The genius can be in the negative. That was the message delivered by Youngme Moon, Chair of Harvard's MBA program, at last week's Inbound Marketing Summit in Boston.
All companies have weaknesses. Marketers often try to cover them up by highlighting the more favorable qualities of their product or service or investing major resources to improve them. Others just pretend they don't exist altogether. But if you're trying separate from the market, according to Moon, shying away from your negatives is a poor idea. The better strategy: embrace them.
Your customers will always tell you how to improve and evolve your service, but most of the time, their feedback will only make you more like your competitors. If your goal is to stand out and be different, lopsidedness outweighs well-roundedness. In other words, it's better to be known as great in a few things and below average in something else than just all-around average in everything.
Take a look at these two examples.
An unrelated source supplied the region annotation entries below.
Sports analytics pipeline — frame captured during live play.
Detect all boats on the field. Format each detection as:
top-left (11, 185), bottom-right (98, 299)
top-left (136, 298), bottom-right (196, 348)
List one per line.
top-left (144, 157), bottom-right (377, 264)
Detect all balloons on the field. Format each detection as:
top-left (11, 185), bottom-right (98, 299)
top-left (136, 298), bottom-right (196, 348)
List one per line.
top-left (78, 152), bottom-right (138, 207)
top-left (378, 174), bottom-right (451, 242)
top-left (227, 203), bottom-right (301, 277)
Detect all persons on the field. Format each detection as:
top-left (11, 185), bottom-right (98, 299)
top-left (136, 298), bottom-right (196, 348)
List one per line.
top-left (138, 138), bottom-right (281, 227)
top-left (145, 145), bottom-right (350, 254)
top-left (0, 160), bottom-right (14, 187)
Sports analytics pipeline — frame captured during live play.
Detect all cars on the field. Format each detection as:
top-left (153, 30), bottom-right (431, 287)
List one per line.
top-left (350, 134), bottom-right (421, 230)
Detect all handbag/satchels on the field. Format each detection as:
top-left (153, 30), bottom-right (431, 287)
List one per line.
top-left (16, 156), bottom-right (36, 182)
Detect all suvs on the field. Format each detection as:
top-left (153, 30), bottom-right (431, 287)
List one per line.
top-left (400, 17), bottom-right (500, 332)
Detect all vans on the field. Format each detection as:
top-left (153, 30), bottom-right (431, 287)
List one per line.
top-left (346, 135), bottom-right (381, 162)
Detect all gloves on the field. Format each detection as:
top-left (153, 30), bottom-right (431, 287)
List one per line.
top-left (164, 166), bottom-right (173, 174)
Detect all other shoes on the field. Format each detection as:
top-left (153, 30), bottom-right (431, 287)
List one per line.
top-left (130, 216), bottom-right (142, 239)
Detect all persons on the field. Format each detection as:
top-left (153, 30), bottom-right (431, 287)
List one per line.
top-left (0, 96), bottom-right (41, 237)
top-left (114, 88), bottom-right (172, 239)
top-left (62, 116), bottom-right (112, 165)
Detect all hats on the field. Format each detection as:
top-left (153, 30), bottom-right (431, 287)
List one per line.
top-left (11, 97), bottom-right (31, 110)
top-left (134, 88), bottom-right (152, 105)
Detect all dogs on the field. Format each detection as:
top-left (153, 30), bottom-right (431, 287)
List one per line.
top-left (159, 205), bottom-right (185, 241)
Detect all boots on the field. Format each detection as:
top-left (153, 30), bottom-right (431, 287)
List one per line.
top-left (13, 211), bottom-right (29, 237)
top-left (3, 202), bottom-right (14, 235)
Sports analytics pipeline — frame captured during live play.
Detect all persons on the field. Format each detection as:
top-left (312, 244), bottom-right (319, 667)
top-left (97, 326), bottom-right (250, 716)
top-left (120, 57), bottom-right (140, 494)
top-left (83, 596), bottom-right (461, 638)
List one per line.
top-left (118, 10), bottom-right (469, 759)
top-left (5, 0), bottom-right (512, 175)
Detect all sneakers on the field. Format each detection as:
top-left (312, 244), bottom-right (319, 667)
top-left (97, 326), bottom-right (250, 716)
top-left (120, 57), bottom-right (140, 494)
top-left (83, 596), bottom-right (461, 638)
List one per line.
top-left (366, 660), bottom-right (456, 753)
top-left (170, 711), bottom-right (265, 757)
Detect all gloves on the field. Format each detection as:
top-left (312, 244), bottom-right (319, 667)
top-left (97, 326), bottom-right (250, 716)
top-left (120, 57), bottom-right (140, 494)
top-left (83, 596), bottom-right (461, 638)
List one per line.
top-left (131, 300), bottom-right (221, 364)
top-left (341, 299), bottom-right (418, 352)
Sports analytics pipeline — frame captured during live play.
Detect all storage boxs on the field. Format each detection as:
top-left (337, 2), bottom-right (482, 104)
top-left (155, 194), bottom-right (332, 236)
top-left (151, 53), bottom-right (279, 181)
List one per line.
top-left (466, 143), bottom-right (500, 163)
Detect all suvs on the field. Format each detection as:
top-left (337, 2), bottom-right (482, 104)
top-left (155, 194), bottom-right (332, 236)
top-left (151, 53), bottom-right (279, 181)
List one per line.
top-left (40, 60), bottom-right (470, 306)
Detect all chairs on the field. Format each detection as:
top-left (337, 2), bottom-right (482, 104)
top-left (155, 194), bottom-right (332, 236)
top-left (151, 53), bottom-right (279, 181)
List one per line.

When Google and Twitter entered the market, they were pressured to change and improve what the public felt were major flaws. But today, their 'weakness' is what separates them so much from everyone else in the market:
Twitter: "140 characters only - are you kidding me?" That, in a sense, represents the flurry of negative media, corporate and consumer feedback that Twitter received when it first launched. Today, its 140 character limit is what makes Twitter stand out so boldly.
Google: Five years ago it was crazy to think that a platform could offer advertising but limit advertisers' creativity by giving them no say over the style, font, size or pictures of their advertisements. Today, the Google platform is the model for online marketing.
For Google and Twitter, the negatives in their product not only helped them stand out, but turned out to be their genius.
The lesson: your customers can always tell you how to improve, but they'll never tell you how to be different. That's up to you.